Glycolysis (Figure 1) is a process to breakdown of glucose to simpler molecules by releasing energy in every cell. Intermediate products formed for other metabolic pathways. Glycolysis occur inside cytoplasm.

Pyruvate is the end product in glycolysis. Under aerobic condition, pyruvate is oxidized to form acety-CoA which enter Krebs cycle in mitochondria. Adequate oxygen is required to oxidize the NADH and FADH2 formed. Thus, it is called aerobic glycolysis.

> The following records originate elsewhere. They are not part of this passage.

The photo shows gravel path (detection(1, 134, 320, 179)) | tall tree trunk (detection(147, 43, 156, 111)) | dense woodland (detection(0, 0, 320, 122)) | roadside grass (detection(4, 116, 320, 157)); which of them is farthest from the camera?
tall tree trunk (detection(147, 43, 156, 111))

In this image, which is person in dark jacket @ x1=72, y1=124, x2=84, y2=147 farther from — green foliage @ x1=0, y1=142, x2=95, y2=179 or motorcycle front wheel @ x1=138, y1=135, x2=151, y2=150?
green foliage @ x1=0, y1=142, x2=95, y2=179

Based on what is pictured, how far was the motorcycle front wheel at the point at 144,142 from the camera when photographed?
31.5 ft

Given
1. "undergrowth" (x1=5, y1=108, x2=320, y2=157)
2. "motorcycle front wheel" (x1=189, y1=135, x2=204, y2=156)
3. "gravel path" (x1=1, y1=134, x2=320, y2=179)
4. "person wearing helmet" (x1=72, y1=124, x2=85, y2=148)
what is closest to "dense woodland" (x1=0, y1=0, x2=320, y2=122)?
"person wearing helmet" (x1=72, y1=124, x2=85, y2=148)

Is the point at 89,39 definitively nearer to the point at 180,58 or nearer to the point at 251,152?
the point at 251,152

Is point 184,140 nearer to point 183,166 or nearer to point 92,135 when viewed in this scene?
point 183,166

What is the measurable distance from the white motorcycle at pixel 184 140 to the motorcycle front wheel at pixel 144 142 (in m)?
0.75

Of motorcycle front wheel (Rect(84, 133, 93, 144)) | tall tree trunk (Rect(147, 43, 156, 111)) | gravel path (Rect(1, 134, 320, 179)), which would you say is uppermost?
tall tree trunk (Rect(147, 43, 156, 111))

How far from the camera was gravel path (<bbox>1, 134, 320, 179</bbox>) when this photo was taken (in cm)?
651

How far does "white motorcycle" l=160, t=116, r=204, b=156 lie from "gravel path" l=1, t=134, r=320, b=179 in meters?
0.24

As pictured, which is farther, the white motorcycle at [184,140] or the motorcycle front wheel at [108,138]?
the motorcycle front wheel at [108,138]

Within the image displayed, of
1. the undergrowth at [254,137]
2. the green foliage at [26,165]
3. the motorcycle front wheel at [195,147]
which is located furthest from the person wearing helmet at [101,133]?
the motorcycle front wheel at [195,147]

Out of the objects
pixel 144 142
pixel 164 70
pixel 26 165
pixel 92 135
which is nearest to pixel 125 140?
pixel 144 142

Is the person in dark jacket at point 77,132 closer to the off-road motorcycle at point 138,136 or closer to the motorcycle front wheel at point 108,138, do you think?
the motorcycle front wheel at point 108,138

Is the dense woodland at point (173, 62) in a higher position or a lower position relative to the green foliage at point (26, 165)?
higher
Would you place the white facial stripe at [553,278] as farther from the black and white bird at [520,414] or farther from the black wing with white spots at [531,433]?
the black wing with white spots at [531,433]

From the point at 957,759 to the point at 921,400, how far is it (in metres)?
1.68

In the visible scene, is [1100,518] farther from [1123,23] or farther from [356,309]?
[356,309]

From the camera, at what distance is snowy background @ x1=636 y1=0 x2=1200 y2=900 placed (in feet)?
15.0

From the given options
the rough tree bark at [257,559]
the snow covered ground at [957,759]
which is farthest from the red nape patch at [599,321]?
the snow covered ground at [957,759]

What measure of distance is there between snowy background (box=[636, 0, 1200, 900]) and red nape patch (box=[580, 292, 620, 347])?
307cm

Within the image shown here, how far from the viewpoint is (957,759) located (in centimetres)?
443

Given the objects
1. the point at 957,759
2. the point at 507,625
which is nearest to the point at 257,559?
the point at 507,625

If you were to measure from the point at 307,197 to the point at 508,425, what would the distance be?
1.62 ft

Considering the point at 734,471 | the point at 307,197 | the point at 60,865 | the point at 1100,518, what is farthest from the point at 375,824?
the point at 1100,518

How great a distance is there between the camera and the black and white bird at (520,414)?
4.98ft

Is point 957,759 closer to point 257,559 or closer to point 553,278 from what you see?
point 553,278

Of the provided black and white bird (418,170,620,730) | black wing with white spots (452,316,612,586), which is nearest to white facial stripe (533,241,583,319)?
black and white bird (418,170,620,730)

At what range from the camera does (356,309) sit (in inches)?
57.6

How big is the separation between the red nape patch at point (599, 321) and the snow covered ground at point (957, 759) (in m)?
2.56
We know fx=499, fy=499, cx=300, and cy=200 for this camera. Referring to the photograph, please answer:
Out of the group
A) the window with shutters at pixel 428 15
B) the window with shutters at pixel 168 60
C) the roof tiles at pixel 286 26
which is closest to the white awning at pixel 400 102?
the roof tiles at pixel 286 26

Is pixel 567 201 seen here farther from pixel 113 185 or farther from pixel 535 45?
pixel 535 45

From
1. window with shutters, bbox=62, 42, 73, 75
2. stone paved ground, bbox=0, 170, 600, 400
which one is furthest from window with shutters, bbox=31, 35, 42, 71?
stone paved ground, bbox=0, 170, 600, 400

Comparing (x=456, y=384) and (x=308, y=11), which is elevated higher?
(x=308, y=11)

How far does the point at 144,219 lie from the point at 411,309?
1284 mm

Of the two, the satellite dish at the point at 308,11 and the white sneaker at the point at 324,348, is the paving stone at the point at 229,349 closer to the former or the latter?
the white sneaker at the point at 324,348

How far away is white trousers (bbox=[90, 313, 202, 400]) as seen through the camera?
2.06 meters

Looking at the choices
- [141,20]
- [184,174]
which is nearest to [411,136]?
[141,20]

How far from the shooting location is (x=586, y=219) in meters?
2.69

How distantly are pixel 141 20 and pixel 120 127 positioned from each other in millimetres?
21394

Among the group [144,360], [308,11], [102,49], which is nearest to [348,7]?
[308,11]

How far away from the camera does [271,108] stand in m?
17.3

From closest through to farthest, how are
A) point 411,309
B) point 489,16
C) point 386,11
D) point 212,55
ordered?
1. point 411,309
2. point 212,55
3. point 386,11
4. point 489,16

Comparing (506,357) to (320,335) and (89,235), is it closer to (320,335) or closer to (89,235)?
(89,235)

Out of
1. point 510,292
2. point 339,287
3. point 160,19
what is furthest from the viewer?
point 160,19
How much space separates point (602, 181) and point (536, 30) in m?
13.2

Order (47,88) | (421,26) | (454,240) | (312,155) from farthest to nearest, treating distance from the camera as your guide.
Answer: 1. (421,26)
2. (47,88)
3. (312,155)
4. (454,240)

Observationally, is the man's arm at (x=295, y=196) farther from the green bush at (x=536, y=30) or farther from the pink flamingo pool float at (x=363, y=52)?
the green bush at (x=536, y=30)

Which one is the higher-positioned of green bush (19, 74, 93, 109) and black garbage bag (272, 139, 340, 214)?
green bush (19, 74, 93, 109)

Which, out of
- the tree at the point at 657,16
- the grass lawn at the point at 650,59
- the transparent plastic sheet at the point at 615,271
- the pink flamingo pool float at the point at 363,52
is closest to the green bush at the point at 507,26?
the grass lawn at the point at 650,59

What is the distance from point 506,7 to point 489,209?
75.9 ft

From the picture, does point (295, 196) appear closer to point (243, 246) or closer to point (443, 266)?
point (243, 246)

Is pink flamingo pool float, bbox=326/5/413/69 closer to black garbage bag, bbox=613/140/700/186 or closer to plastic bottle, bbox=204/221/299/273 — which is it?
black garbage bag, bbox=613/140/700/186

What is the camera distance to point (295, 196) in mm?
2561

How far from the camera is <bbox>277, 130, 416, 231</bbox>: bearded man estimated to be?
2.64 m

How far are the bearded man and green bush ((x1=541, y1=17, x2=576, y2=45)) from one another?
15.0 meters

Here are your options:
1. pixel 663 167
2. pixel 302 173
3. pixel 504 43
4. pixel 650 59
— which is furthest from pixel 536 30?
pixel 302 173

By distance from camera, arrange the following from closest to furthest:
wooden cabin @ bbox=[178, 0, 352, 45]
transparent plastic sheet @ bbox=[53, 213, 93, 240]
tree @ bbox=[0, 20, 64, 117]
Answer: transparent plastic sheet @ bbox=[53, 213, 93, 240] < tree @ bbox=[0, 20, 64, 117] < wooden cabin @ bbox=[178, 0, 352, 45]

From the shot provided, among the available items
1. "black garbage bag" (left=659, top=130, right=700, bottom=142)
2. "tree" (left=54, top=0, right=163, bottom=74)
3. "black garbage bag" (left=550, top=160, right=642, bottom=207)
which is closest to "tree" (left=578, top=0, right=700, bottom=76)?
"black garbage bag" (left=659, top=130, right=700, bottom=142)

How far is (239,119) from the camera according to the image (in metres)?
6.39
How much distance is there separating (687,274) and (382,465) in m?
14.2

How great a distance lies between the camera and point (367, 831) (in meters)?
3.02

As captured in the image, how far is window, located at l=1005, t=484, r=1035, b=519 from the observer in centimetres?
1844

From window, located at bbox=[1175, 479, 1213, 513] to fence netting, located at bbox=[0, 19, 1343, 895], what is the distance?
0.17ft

Meanwhile, pyruvate is converted to lactate under anaerobic condition.

Glycolysis
Figure 1: Glycolysis

Reactions in Glycolysis

Glycolysis convert glucose to pyruvate in 10 reaction steps:

  1. Phosphorylation of glucose to glucose-6-phosphate by enzyme hexokinase or glucokinase with utilization of one mole of ATP.
  2. Isomerization of glucose-6-phospate to fructose-6-phosphate by glucosephosphate isomerase.
  3. Phosphorylation of fructose-6-phosphate to fructose-1,6-bisphosphate by phosphofructokinase with utilization of one more of ATP.
  4. Cleavage of fructose-1,6-bisphosphate to 3-carbon fragments, glyceraldehyde-3-phosphate and dihydroxyacetone phosphate by aldolase.
  5. Isomerization of dihydroxyacetone phosphate to glyceraldehyde-3-phosphate by triose phosphate isomerase.
  6. Oxidation of glyceraldehyde-3-phosphate by glyceraldehyde-3-phosphate dehydrogenase.
  7. Transfer of phosphate group from 1,3-bisphosphoglycerate to form 3-phosphoglycerate by phosphoglycerate kinase with production of one mole of ATP
  8. Isomerization of 3-phosphoglycerate to 2-phosphoglycerate by phosphoglycerate mutase.
  9. Dehydration by enolase.
  10. Transfer of phosphate group from phosphoenolpyruvate to form pyruvate with production of one mole of ATP.

 

References:

  1. Champe, PC, Harvey, RA. 2007. Biochemistry. Lippincott’s Illustrated Review. 4th Edition. Lippincott Williams & Wilkins.
  2. Murray, RK, Bender, DA, Botham, KM, Kennelly, PJ, Rodwell, VW, Weil, PA. 2006. Harper’s Illustrated Biochemistry, 28e. Lange, McGraw Hill.